*Selected text*:
----

Complexity of colic magnifies challenge of isolating its cause - DVM
News Center
DVM Featuring Information from:


Complexity of colic magnifies challenge of isolating its cause


White adds that course roughage with low digestibility or particularly course fiber can cause impaction colic, while horses fed Bermuda grass have an increased risk of ileal impaction. Grain overload increases colic risk. Overfeeding on lush grass, especially clover, may cause tympany; alfalfa hay, reduced hay quality/digestibility and feeding from round bales have been implicated as well.

Changes in feeding practices, i.e. a sudden increase in grain, changes in type of hay or grain, or greater than 5-kg concentrate per horse per day, have been linked to increased colic risk, as well as feeding of pelleted feeds and sweet feeds, compared to no grain at all.

Lower in fiber, grain diets have been shown to decrease colon water content, due to lesser ability to bind water. Grain also is said to increase gut gas production, predisposing to tympany, distention and displacements.

----

*Task requirements*:
• a. In the colic article, which feed is linked to an increased risk of ileal impaction in horses?
• b. Resume the colic article after its last sentence.

[Stored data]
----

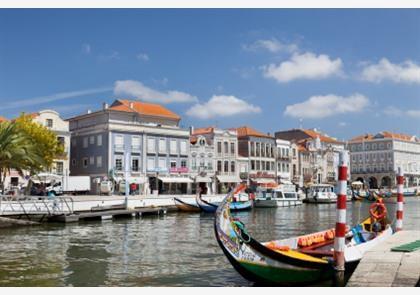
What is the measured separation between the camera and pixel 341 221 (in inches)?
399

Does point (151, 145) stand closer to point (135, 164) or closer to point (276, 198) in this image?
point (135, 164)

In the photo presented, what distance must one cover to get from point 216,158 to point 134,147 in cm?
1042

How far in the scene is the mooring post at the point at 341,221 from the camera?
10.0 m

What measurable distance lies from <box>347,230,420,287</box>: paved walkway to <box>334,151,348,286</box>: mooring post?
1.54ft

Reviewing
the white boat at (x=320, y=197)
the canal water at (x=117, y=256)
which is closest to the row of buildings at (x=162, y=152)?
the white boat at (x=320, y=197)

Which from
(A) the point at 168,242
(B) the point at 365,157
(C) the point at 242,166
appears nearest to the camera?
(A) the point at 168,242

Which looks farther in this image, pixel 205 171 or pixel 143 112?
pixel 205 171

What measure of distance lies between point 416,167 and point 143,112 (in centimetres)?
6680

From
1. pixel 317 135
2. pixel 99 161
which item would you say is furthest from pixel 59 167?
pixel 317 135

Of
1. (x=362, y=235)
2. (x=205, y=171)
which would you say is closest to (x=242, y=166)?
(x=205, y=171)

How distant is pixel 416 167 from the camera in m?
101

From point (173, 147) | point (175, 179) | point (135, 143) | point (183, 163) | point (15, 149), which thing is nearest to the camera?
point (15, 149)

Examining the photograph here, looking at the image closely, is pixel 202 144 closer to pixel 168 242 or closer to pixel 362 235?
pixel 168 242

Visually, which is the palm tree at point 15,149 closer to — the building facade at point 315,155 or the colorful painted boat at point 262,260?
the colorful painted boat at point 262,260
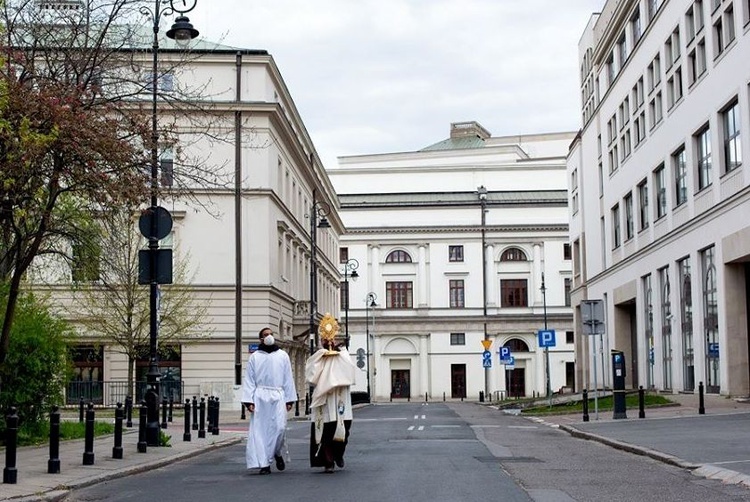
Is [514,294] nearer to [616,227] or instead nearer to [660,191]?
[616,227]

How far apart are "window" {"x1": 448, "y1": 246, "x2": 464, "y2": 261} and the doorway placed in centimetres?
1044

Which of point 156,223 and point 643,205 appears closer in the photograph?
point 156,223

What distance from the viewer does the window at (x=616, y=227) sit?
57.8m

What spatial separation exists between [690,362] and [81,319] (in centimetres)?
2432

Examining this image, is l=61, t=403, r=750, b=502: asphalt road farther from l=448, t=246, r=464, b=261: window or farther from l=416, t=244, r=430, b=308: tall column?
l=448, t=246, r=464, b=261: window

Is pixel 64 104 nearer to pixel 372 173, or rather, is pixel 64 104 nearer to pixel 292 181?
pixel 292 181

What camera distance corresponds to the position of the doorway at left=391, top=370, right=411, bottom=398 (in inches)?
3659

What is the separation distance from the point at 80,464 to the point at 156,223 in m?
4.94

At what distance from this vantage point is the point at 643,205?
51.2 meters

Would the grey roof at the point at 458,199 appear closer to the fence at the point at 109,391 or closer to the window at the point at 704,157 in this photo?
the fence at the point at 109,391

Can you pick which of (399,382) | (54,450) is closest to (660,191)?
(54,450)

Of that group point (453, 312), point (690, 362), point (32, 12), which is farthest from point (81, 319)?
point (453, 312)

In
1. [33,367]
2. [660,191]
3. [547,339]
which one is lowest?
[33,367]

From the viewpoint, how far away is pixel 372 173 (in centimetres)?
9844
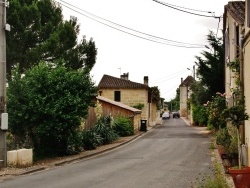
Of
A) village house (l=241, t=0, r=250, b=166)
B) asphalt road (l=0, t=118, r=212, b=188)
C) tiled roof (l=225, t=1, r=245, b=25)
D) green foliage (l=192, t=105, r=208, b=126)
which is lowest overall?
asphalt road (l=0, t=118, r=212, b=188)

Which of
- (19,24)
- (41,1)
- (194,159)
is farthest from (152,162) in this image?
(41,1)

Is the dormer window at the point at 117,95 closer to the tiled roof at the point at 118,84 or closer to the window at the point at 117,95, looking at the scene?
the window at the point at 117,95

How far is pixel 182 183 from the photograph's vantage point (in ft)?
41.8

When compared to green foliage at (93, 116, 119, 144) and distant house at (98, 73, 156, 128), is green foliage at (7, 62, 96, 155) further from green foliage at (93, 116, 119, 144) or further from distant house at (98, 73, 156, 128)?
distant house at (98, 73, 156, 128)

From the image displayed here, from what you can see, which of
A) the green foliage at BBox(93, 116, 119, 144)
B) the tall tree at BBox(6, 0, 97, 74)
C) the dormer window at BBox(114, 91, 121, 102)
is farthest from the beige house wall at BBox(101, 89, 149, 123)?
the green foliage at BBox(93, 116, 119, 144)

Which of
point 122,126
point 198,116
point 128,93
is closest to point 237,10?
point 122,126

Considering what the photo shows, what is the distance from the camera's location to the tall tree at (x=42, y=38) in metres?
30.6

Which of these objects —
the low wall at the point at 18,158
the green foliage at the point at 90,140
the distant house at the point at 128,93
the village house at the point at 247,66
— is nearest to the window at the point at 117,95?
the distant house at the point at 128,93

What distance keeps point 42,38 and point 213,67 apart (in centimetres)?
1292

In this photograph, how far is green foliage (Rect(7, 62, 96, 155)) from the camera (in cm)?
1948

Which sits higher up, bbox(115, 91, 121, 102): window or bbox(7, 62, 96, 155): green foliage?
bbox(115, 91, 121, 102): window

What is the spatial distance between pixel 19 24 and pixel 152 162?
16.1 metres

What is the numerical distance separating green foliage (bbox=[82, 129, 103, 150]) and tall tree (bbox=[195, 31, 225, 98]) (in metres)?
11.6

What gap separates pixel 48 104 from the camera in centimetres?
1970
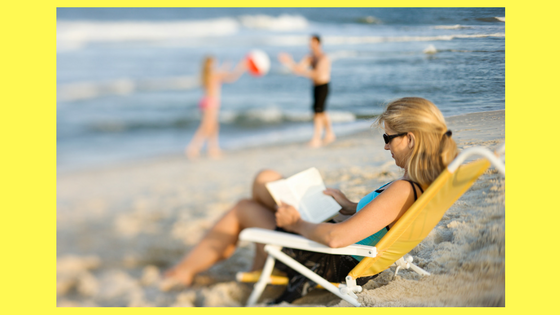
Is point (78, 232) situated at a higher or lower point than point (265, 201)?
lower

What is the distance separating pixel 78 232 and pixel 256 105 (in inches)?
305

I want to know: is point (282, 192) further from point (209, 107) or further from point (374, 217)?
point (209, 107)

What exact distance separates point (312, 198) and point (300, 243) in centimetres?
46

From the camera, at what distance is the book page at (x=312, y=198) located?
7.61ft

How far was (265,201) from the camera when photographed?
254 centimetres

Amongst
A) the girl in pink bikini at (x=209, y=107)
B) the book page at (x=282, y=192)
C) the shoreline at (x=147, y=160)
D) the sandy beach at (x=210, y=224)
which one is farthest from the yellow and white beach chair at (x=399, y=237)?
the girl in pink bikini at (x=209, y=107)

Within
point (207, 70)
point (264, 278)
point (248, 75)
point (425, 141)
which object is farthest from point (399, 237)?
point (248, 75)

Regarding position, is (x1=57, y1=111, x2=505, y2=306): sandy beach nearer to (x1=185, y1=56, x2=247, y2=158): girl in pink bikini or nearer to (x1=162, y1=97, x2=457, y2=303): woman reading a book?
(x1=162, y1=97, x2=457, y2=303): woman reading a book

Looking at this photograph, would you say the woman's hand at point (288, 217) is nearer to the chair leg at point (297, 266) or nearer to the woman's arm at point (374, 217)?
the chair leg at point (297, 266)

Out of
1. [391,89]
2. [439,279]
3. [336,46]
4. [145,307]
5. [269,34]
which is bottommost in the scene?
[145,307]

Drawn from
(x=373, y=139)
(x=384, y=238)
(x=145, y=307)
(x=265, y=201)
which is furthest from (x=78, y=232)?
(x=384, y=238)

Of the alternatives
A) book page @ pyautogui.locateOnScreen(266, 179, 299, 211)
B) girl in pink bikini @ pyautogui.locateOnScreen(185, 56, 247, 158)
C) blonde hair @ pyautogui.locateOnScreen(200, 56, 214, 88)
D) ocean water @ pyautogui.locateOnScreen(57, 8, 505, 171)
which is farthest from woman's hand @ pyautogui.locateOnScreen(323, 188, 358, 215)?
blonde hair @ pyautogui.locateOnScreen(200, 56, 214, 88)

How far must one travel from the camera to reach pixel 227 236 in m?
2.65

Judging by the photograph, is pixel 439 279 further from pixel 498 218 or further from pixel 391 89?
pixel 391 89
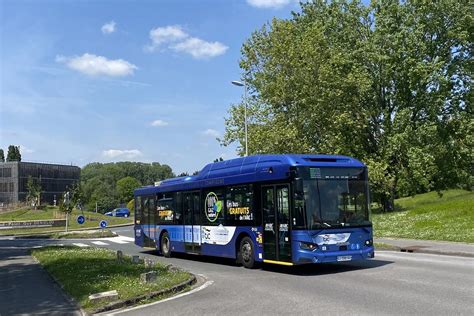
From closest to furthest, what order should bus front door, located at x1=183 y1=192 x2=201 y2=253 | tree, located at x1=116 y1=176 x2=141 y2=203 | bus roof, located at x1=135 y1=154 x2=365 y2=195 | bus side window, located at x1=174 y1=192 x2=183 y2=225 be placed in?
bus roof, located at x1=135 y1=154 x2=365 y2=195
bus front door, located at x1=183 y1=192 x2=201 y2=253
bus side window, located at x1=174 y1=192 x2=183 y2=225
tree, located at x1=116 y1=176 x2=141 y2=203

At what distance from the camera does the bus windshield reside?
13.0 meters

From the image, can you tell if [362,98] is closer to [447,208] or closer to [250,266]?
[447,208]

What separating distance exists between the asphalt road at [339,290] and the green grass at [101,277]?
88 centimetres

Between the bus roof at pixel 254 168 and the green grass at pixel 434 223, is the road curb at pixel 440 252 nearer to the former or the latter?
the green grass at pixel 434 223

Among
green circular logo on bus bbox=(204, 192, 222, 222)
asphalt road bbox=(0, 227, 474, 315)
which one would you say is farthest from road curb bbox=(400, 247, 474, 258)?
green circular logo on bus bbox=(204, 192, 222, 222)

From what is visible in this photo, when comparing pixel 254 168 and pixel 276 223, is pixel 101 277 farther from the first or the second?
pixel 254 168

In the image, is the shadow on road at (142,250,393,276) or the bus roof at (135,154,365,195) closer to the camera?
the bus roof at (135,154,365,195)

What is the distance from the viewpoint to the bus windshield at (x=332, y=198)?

----

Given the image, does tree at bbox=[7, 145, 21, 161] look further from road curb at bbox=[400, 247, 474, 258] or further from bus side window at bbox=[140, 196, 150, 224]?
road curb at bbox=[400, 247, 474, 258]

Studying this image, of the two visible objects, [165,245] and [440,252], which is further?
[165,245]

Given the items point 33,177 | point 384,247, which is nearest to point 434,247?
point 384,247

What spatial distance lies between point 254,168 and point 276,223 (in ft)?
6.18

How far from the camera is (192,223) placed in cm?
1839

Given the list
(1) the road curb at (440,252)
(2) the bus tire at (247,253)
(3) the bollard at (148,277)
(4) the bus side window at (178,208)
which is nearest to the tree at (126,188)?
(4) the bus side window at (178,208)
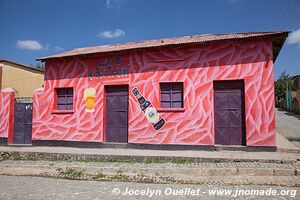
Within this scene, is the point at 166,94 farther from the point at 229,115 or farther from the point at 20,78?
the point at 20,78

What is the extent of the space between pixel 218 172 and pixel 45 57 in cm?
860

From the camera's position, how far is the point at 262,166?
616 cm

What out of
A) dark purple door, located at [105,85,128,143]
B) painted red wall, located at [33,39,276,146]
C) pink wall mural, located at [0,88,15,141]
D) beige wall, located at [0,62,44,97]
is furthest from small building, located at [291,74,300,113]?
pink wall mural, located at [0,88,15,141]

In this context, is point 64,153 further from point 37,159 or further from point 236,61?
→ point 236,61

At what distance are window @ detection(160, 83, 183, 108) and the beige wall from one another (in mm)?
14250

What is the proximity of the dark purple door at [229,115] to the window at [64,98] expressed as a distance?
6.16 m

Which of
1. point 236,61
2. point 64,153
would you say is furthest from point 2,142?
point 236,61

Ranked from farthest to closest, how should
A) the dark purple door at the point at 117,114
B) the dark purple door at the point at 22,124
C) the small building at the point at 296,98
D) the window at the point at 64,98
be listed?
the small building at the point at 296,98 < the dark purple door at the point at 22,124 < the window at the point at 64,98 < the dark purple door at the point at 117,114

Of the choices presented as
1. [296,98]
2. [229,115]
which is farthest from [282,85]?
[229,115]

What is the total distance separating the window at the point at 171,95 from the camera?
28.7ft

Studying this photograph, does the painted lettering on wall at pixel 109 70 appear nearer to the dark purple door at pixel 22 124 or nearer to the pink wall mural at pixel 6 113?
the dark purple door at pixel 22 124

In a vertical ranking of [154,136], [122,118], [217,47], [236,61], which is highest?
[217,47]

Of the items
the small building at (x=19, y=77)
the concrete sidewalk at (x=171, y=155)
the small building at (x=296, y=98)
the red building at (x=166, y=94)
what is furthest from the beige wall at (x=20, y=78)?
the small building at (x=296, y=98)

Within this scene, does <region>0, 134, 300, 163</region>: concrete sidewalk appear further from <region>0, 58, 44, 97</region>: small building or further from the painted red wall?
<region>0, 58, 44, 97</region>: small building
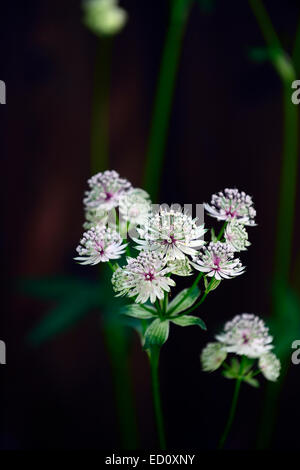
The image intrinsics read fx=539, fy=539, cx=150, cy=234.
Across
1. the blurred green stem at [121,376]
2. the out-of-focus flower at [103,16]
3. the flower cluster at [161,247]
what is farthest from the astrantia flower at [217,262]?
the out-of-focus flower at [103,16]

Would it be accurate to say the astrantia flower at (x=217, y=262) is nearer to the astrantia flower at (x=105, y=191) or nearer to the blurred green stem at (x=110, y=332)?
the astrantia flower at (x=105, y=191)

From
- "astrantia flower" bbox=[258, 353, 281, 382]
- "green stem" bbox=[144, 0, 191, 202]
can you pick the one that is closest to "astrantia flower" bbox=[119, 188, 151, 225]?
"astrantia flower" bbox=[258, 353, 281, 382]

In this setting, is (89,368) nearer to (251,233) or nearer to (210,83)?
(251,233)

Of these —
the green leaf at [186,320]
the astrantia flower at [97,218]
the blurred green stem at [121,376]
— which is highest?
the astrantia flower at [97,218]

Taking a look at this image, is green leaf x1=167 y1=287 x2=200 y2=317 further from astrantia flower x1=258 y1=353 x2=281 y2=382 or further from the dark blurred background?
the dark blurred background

----

*Results of the exercise*:
• a. Bermuda grass.

• b.
What seems basic to these feeding practices and association with colic is dietary change as well as deviation from feeding the horse because the animal would naturally graze in open pasture. In some cases, it was noted that feeding grain soon after being brought in from pasture increased risk, while keeping horses out on pasture while feeding grain decreased risk.

While one can properly feed horses by incorporating concentrate to its diet, the basic need for about 1.5-2.0 percent roughage is important. Nibbling eating behavior on lush pasture, and without abrupt dietary changes, if hay is also available, decreases the risk.

In some studies, feeding small amounts of grain at frequent intervals has been reported to decrease the large-colon water shifts. Though one study showed that feeding grain more than twice daily was related to increased colic risk, the total amount of grain consumed may have been the culprit rather than the frequency of feeding.


Several studies have demonstrated that access to pasture and increased opportunity for grazing are related to reduced risk of colic, while one study associated increased hours of stabling with increased risk.

The major concern associated with pasture and increased risk of colic is grass sickness or overindulgence of fresh lush spring pasture.

As opposed to various time periods turned out to pasture, it was shown that spending 100 percent of time in a stall was significantly associated with increased risk of colic (in one study), and that horses having less access to pasture were at risk to colic.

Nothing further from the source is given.